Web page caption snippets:
⟨
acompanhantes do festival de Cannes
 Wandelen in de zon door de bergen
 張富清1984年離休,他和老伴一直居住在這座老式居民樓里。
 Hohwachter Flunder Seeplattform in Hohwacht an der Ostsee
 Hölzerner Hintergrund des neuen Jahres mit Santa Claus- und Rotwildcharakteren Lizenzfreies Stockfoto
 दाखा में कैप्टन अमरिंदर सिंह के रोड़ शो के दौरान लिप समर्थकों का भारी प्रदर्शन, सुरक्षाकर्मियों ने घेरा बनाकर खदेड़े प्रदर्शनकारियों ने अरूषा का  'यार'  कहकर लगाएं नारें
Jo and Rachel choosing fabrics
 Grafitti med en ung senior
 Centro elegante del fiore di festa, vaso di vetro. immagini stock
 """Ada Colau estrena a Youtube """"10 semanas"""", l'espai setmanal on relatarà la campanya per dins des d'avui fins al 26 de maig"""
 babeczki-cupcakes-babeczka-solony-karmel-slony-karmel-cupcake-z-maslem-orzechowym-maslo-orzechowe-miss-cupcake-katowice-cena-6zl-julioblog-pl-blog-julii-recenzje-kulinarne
⟩
Output all of the entries without altering a single word.

◆ **TASK RESULT**:
acompanhantes do festival de Cannes
 Wandelen in de zon door de bergen
 張富清1984年離休,他和老伴一直居住在這座老式居民樓里。
 Hohwachter Flunder Seeplattform in Hohwacht an der Ostsee
 Hölzerner Hintergrund des neuen Jahres mit Santa Claus- und Rotwildcharakteren Lizenzfreies Stockfoto
 दाखा में कैप्टन अमरिंदर सिंह के रोड़ शो के दौरान लिप समर्थकों का भारी प्रदर्शन, सुरक्षाकर्मियों ने घेरा बनाकर खदेड़े प्रदर्शनकारियों ने अरूषा का  'यार'  कहकर लगाएं नारें
Jo and Rachel choosing fabrics
 Grafitti med en ung senior
 Centro elegante del fiore di festa, vaso di vetro. immagini stock
 """Ada Colau estrena a Youtube """"10 semanas"""", l'espai setmanal on relatarà la campanya per dins des d'avui fins al 26 de maig"""
 babeczki-cupcakes-babeczka-solony-karmel-slony-karmel-cupcake-z-maslem-orzechowym-maslo-orzechowe-miss-cupcake-katowice-cena-6zl-julioblog-pl-blog-julii-recenzje-kulinarne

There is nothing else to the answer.